Why? Because that leads to better ergonomics for me, in my experience. When library authors can polish the interface with the least powerful mechanism with the best guarantees, I can use it, misuse it, and get decent error messages.

What I want out of partial evaluation is just the boring 90’s technology of generalized “constant folding”.[1] I in principle don’t care if it is used to implement other things... as long as I don’t have surprising instantiation problems when using library code that perhaps the library author did not anticipate.

[1]: And Rust’s “const” approach is probably too limited at this stage. For my tastes. But the fallout of generalizing is not my problem so who am I to judge.

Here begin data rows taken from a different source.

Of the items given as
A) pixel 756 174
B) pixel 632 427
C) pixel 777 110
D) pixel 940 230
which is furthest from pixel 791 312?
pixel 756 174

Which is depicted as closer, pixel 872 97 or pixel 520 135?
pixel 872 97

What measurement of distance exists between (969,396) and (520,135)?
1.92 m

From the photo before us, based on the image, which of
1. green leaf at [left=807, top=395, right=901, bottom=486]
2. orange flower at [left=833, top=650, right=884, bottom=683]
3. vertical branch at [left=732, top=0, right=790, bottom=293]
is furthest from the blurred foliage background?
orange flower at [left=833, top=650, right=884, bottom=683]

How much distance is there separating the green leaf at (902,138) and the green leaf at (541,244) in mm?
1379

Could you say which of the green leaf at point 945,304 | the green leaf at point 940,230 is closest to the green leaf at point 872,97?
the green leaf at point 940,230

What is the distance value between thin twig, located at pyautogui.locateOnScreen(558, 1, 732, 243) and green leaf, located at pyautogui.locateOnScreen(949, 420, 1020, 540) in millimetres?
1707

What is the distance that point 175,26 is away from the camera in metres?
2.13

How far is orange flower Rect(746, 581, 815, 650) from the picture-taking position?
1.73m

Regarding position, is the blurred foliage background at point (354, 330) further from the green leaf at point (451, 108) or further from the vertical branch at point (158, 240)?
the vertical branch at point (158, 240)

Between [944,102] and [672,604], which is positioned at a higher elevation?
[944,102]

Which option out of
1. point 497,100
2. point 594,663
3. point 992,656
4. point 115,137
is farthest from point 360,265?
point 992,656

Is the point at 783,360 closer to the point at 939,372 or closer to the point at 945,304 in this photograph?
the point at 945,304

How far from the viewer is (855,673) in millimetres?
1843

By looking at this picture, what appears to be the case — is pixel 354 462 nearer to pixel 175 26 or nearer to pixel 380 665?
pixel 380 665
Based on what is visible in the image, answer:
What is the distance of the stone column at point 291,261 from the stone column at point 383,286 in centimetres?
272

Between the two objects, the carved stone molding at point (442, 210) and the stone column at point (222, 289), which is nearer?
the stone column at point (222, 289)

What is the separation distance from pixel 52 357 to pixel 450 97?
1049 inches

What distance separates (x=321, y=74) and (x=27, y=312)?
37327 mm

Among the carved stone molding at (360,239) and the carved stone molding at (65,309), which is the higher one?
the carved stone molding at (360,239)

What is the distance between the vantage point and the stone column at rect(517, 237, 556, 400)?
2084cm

> Okay, and I don't want any problem of any kind in my language, but unfortunately, there are tradeoffs in programming language design.

I see.

> So in practice, you either have one feature that can fail to compile in the client, or you can have the functionality split among multiple features, resulting in a more complicated language,

In my experience Rust being complicated is more of a problem for rustc contributors than it is for me.

> and still have some of those features exhibit the same problem.

Which you only use when you need them.

(I of course indirectly use macros since the standard library is full of them. At least those are nice enough to use. But I might have gotten some weird expansions before, though?)

That will have to do until there comes along a language where you can write anything interesting as library code and still expose a nice to use interface.

  • > I would rather have N language features of increasing complexity/UX issues for dealing with increasingly complex situations rather than one mechanism to rule them all that can fail to instantiate in all cases (of whatever complexity). That’s the tradeoff that I want.

    It's not that that single mechanism can fail in all situations. It's very unlikely to fail to compile in situations where the complicated language always compiles, and more likely to fail to compile when used for more complicated things, where macros may fail to compile, too.

    It's probability of compilation failure is about the same as that of C++ templates [1]. Yeah, I've seen compilation bugs in templates, but I don't think that's on any C++ programmer's top ten problem list (and those bugs are usually when you start doing stranger things). Given that there can be runtime failures, which are far more dangerous than compilation failures and cannot be prevented, that the much less problematic compilation failures cannot always be prevented is a pretty small deal.

    But okay, we all prefer different tradeoffs. That's why different languages choose design philosophies that appeal to different people.

    [1]: It's basically a generalisation of the same idea, only with better error messages and much simpler code.